If you are a user of my textbook and would like to suggest a blog post idea, please email me at: john.weeks@sdsu.edu

Sunday, August 8, 2010

Fish for Dinner?

Wild fisheries are rapidly diminishing due to over-fishing in response to the growing population and its demand for fish as a good source of protein. There have been two major responses to this, beyond simple hand-wringing: (1) regulate the amount of fishing allowed in order to conserve the stock of wild fish (which would, of course, drive up the price of fish and make it a luxury good); or (2) raise fish in farms in order to maintain a supply that would otherwise dwindle.

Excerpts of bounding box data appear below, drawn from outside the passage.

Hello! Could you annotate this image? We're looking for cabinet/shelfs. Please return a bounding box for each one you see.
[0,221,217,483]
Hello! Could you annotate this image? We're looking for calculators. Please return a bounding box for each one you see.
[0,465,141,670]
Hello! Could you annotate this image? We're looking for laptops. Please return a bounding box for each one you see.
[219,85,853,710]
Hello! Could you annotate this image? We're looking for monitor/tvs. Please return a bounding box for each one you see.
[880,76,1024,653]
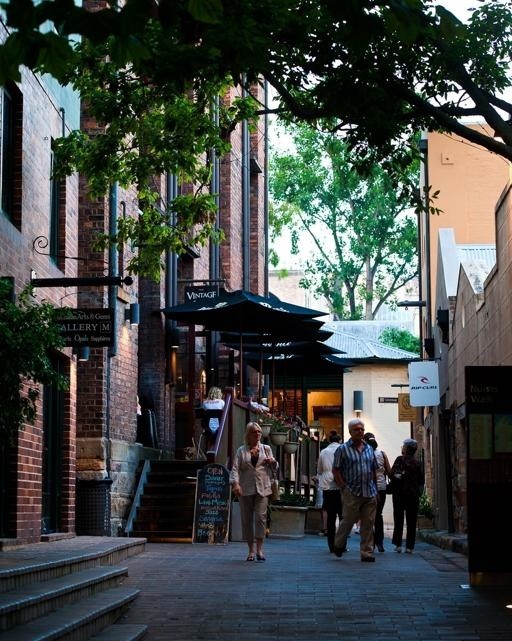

The world has chosen the latter course (nearly half of all fish consumed in the world is farm-raised), but that raises a whole set of issues that are discussed by Paul Greenberg in Four Fish: The Future of the Last Wild Food (New York: Penguin Press, 2010). In particular, he notes that some fish are more easily domesticated than others. Salmon predominate because they are among the easier fish to farm, as are tilapia. Other popular fish, such as tuna, are much more difficult to raise in farms. The implication of this is that while we may be able to maintain the amount of fish available per person through aquaculture, the variety of fish available will almost certainly continue to decline.